The dory was swung over the side, and the men dropped into her and took their places at the oars. “Give way,” cried the Captain, settling himself in the bow with the gaff in his hand. “Hey, Jim!” he shouted to the lookout far above, “hey, lay our course for us.” The lookout nodded, the oars fell, and the dory shot forward in the direction indicated by the lookout.
“Kin you row, son? asked Kitchell, with sudden suspicion.
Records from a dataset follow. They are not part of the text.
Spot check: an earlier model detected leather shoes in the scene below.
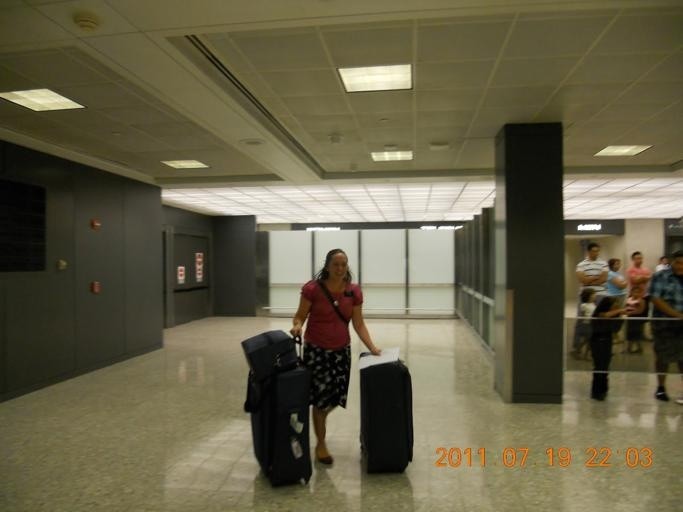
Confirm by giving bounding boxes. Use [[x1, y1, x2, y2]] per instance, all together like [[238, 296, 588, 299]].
[[319, 455, 333, 464]]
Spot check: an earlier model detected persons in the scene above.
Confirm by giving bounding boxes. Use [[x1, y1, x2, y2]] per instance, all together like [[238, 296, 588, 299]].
[[572, 241, 683, 406], [289, 248, 383, 465]]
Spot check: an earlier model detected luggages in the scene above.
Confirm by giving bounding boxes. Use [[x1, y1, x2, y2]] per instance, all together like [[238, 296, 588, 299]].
[[360, 352, 413, 474], [252, 334, 312, 486]]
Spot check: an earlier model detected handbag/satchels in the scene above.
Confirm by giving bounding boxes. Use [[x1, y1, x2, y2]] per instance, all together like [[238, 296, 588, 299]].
[[241, 330, 309, 410]]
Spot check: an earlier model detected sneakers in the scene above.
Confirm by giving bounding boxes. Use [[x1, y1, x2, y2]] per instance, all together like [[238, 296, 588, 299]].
[[654, 390, 668, 401]]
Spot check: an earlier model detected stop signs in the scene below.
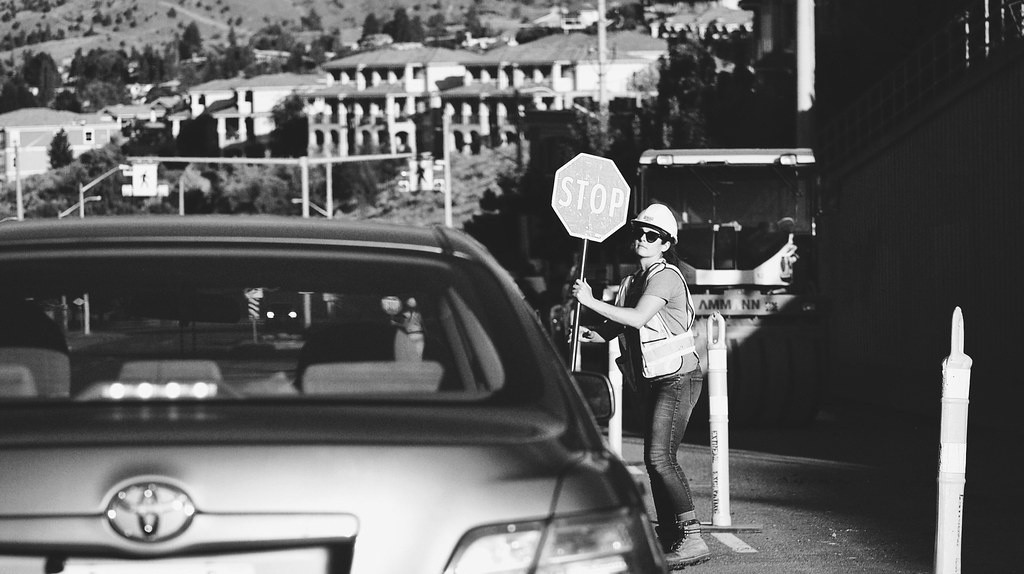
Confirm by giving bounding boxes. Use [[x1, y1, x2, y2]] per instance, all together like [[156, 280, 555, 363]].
[[552, 153, 632, 244]]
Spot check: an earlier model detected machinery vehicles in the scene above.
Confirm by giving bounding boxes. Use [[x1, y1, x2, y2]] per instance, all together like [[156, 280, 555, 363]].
[[629, 148, 828, 431]]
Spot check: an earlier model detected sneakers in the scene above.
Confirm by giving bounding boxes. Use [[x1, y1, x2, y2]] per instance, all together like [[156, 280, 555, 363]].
[[654, 526, 684, 552], [663, 519, 714, 569]]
Wilbur smiled.
“You ask Charlie and Wing to ship their oars and give me a pair.” The Captain complied, hesitating.
“Now, what,” he said grimly, “now, what do you think you're going to do, sonny?”
“I'm going to show you the Bob Cook stroke we used in our boat in '95, when we beat Harvard,” answered Wilbur.
Kitchell gazed doubtfully at the first few strokes, then with growing interest watched the tremendous reach, the powerful knee-drive, the swing, the easy catch, and the perfect recover. The dory was cutting the water like a gasoline launch, and between strokes there was the least possible diminishing of the speed.
“I'm a bit out of form just now,” remarked Wilbur, “and I'm used to the sliding seat; but I guess it'll do.” Kitchell glanced at the human machine that once was No. 5 in the Yale boat and then at the water hissing from the dory's bows. “My Gawd!” he said, under his breath. He spat over the bows and sucked the nicotine from his mustache, thoughtfully.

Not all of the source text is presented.